Content starts
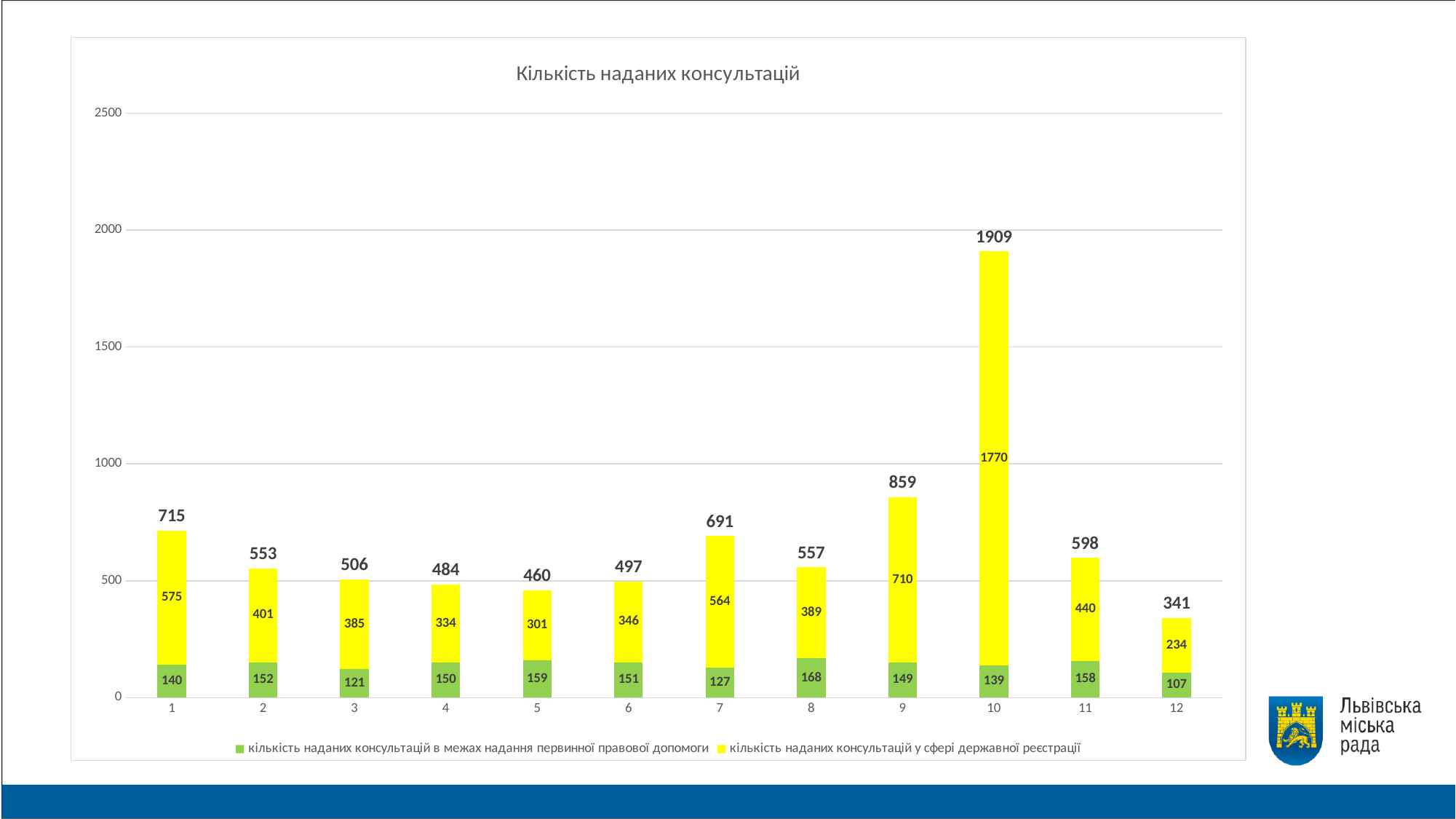
How many categories are shown on the x axis? 12 Which category has the highest total? 10 Is the total for category 10 greater or less than 1500? greater What is the value of the green series (кількість наданих консультацій в межах надання первинної правової допомоги) for category 8? 168 What type of chart is shown on the slide? Stacked bar chart What is the title of the chart? Кількість наданих консультацій What is the difference between the totals for category 1 and category 2? 162 What is the value of the yellow series (кількість наданих консультацій у сфері державної реєстрації) for category 10? 1770 Which category has the lowest total? 12 How many series does the legend list? 2 What is the total of the stacked bar for category 9? 859 Which is larger: the total for category 7 or the total for category 11? Category 7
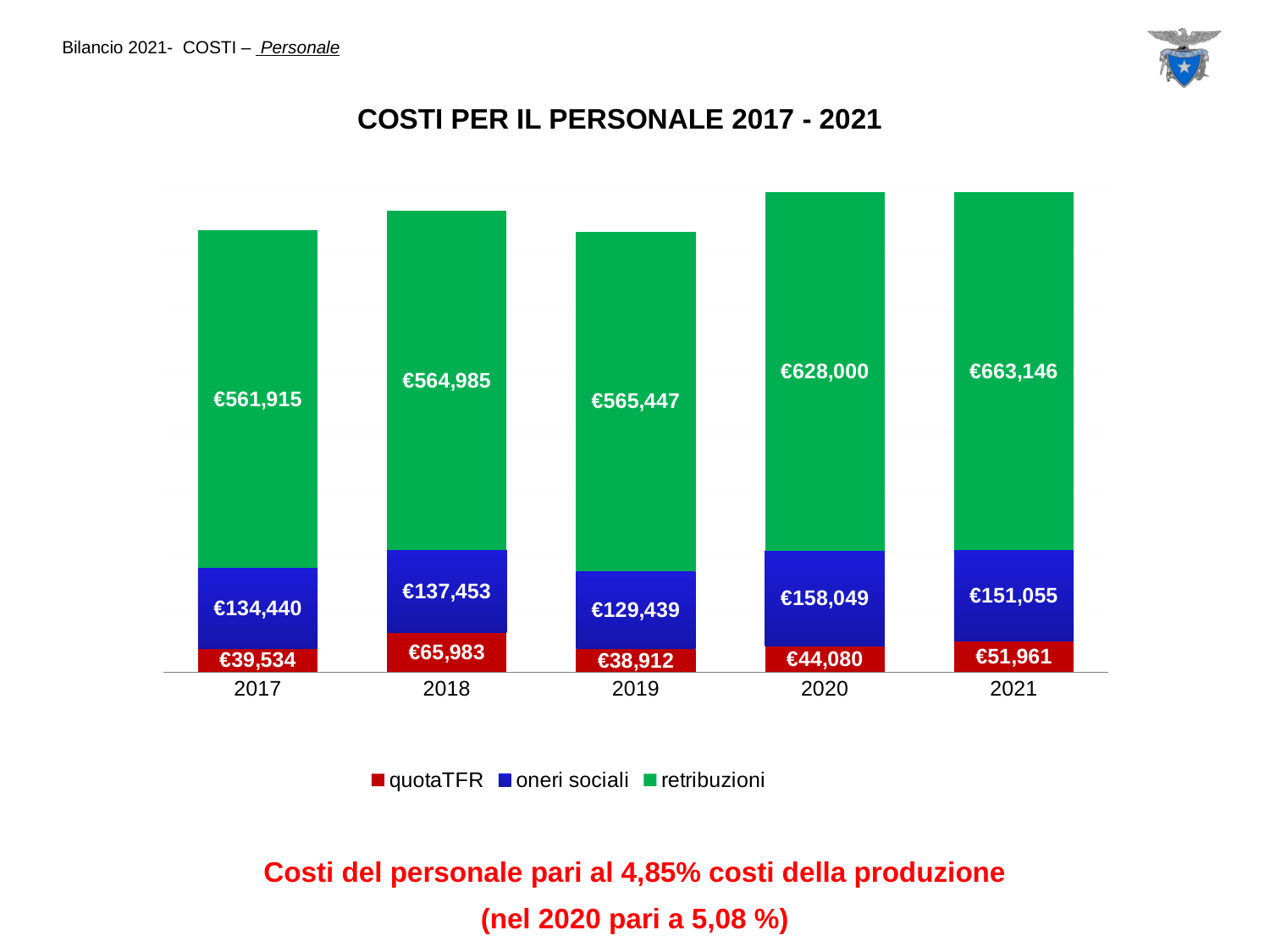
What type of chart is shown on the slide? stacked bar chart In which year is oneri sociali highest? 2020 In which year is quotaTFR lowest? 2019 Which is larger, the oneri sociali value for 2020 or for 2021? 2020 How many series does the legend list? 3 In which year is quotaTFR highest? 2018 What is the oneri sociali value for 2019? €129,439 How many years are shown on the x axis? 5 What is the retribuzioni value for 2021? €663,146 What is the quotaTFR value for 2018? €65,983 What is the total of the stacked bar for 2021? €866,162 What is the difference between the retribuzioni values for 2021 and 2020? €35,146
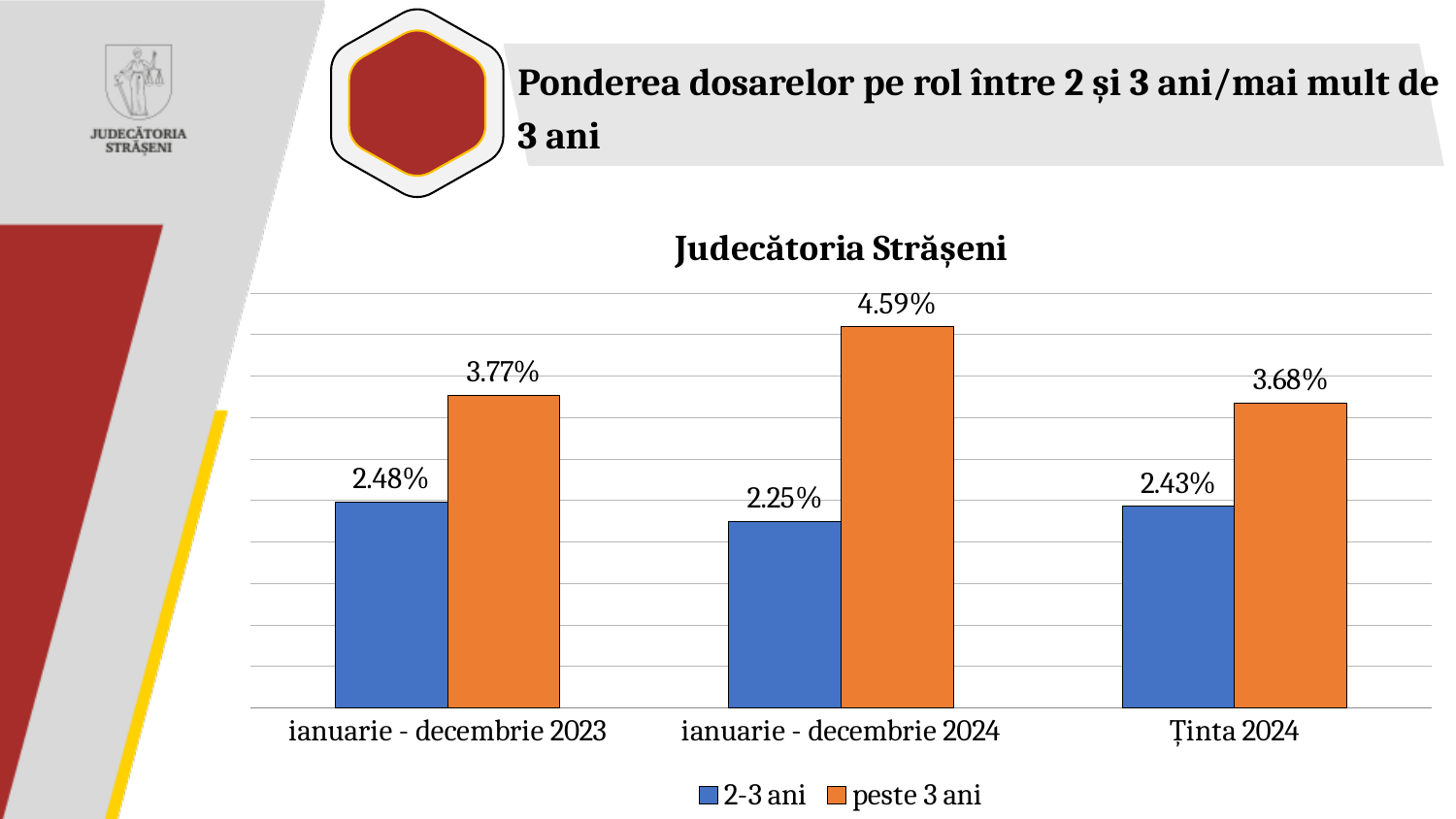
What is the value for "2-3 ani" in ianuarie - decembrie 2023? 2.48% What is the value for "peste 3 ani" for Ținta 2024? 3.68% Which is larger: "2-3 ani" in ianuarie - decembrie 2023 or "2-3 ani" for Ținta 2024? ianuarie - decembrie 2023 What type of chart is shown on the slide? Bar chart What is the value for "peste 3 ani" in ianuarie - decembrie 2024? 4.59% Which category has the highest value for "peste 3 ani"? ianuarie - decembrie 2024 What is the value for "2-3 ani" for Ținta 2024? 2.43% Which category has the lowest value for "2-3 ani"? ianuarie - decembrie 2024 What is the difference between the "peste 3 ani" values for ianuarie - decembrie 2024 and ianuarie - decembrie 2023? 0.82% How many categories are shown on the x axis? 3 How many series does the legend list? 2 What is the difference between "peste 3 ani" and "2-3 ani" in ianuarie - decembrie 2024? 2.34%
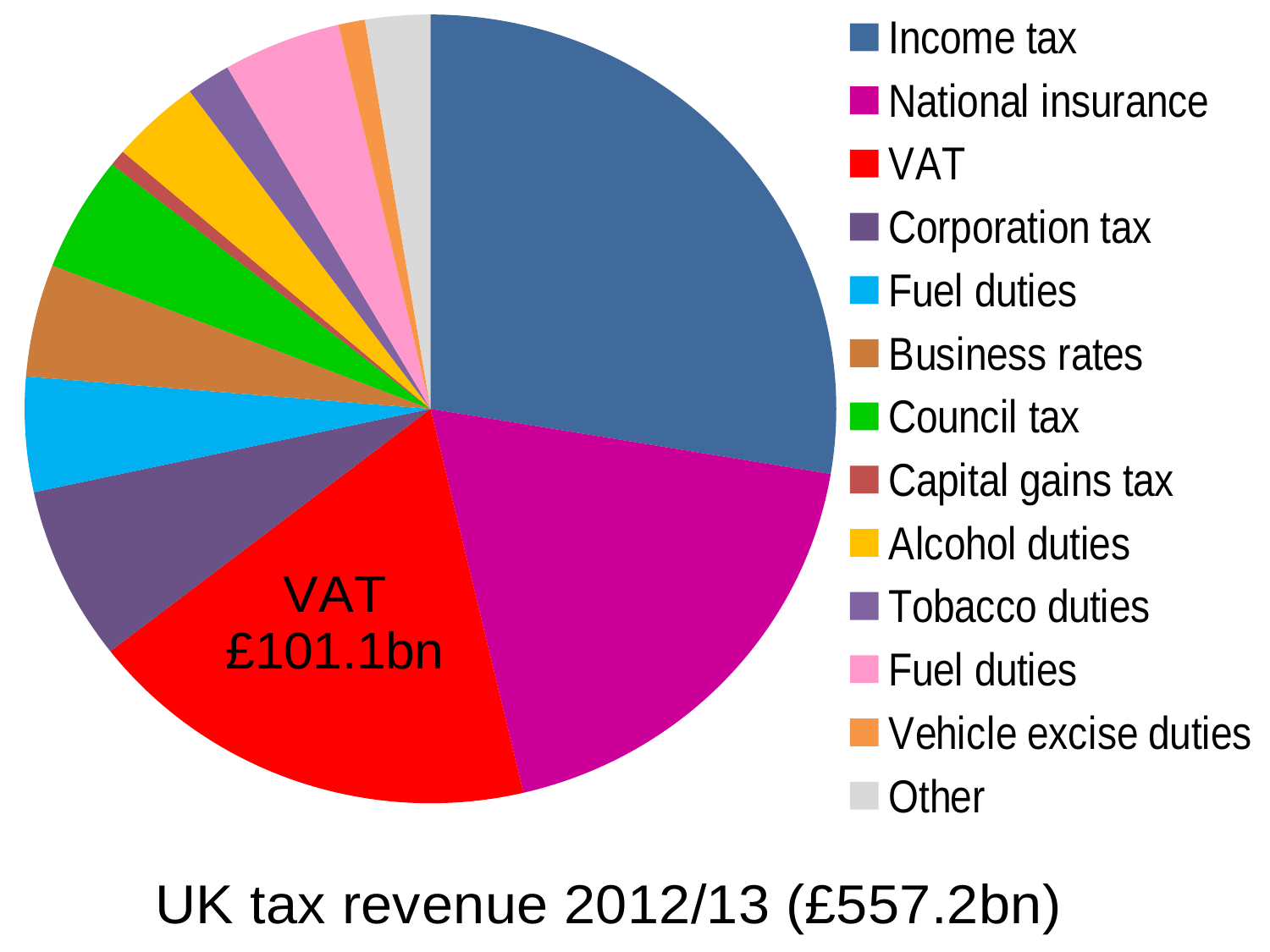
What is the total UK tax revenue shown in the chart title? £557.2bn Which is larger, VAT or Corporation tax? VAT Which category has the largest slice of the pie? Income tax Which is larger, Council tax or Capital gains tax? Council tax What is the title of the chart? UK tax revenue 2012/13 (£557.2bn) Which category has the smallest slice of the pie? Capital gains tax Which is larger, Income tax or National insurance? Income tax What colour is the VAT slice? red What value is shown for VAT? £101.1bn How many entries does the legend list? 13 What share of the total £557.2bn does VAT (£101.1bn) represent, to one decimal place? 18.1% What kind of chart is shown on the slide? pie chart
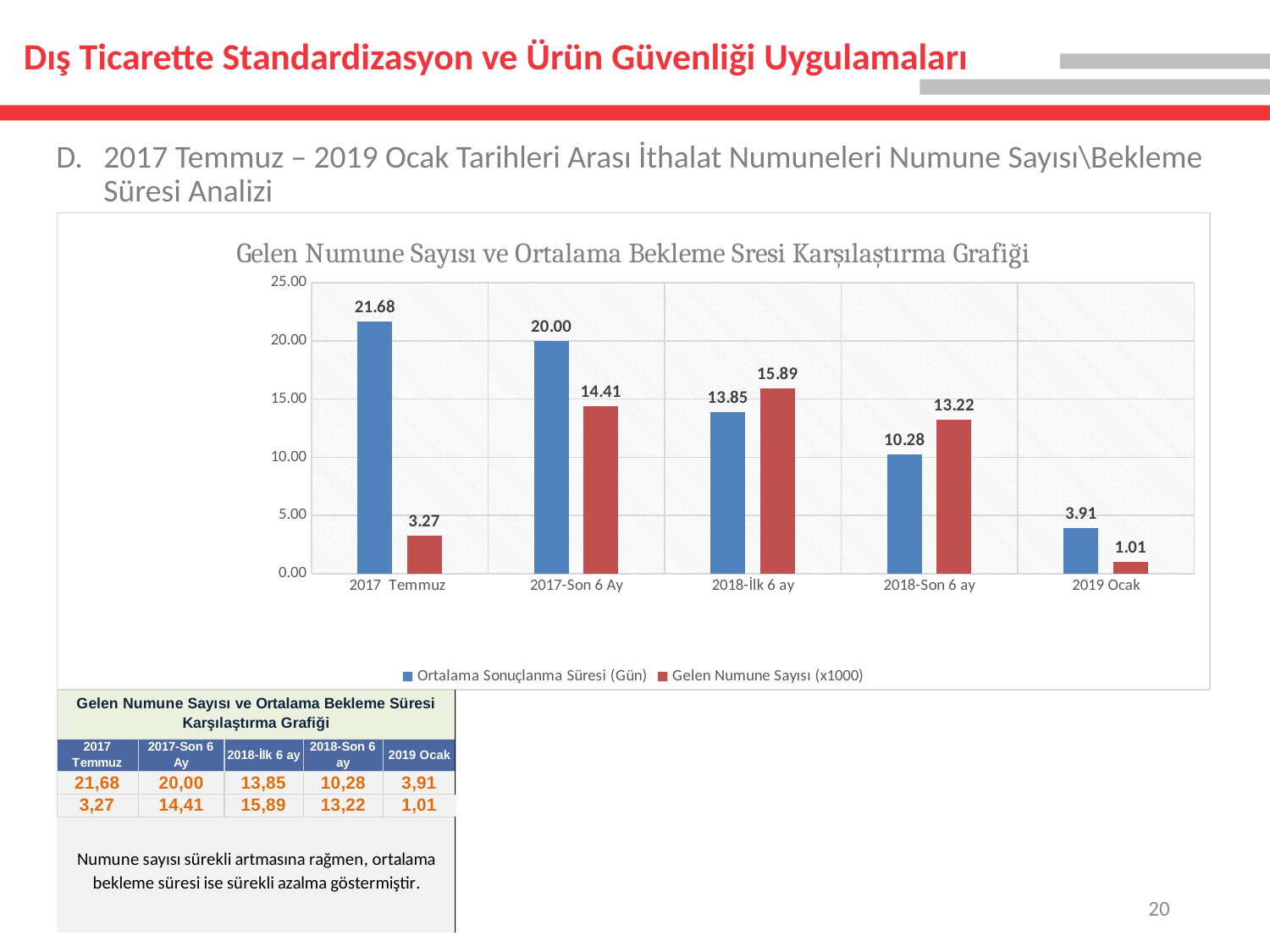
How many categories are shown on the x axis of the chart? 5 For 2018-Son 6 ay, which series has the larger value: Ortalama Sonuçlanma Süresi (Gün) or Gelen Numune Sayısı (x1000)? Gelen Numune Sayısı (x1000) Does the Ortalama Sonuçlanma Süresi (Gün) series rise or fall from 2017 Temmuz to 2019 Ocak? Fall What kind of chart is shown on the slide? Bar chart What is the value of Gelen Numune Sayısı (x1000) for 2018-İlk 6 ay? 15.89 Which category has the highest value for Ortalama Sonuçlanma Süresi (Gün)? 2017 Temmuz What is the value of Gelen Numune Sayısı (x1000) for 2019 Ocak? 1.01 How many series does the chart legend list? 2 Is the value of Ortalama Sonuçlanma Süresi (Gün) for 2017-Son 6 Ay greater or less than 15.00? greater What is the difference between Ortalama Sonuçlanma Süresi (Gün) and Gelen Numune Sayısı (x1000) for 2017 Temmuz? 18.41 What is the value of Ortalama Sonuçlanma Süresi (Gün) for 2017 Temmuz? 21.68 Which category has the lowest value for Gelen Numune Sayısı (x1000)? 2019 Ocak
Content ends
## HOW TO COMPLETE THIS TASK
Rewrite the stretch of the listing from the line containing "and 2020? €35,146" through the line containing "decembrie 2024? 2.34%", replacing "Which is larger" with "Which is greater" and leaving everything else unchanged. Return only those lines, and leave the pictures out.

## SOLUTION
What type of chart is shown on the slide? stacked bar chart In which year is oneri sociali highest? 2020 In which year is quotaTFR lowest? 2019 Which is greater, the oneri sociali value for 2020 or for 2021? 2020 How many series does the legend list? 3 In which year is quotaTFR highest? 2018 What is the oneri sociali value for 2019? €129,439 How many years are shown on the x axis? 5 What is the retribuzioni value for 2021? €663,146 What is the quotaTFR value for 2018? €65,983 What is the total of the stacked bar for 2021? €866,162 What is the difference between the retribuzioni values for 2021 and 2020? €35,146
What is the value for "2-3 ani" in ianuarie - decembrie 2023? 2.48% What is the value for "peste 3 ani" for Ținta 2024? 3.68% Which is greater: "2-3 ani" in ianuarie - decembrie 2023 or "2-3 ani" for Ținta 2024? ianuarie - decembrie 2023 What type of chart is shown on the slide? Bar chart What is the value for "peste 3 ani" in ianuarie - decembrie 2024? 4.59% Which category has the highest value for "peste 3 ani"? ianuarie - decembrie 2024 What is the value for "2-3 ani" for Ținta 2024? 2.43% Which category has the lowest value for "2-3 ani"? ianuarie - decembrie 2024 What is the difference between the "peste 3 ani" values for ianuarie - decembrie 2024 and ianuarie - decembrie 2023? 0.82% How many categories are shown on the x axis? 3 How many series does the legend list? 2 What is the difference between "peste 3 ani" and "2-3 ani" in ianuarie - decembrie 2024? 2.34%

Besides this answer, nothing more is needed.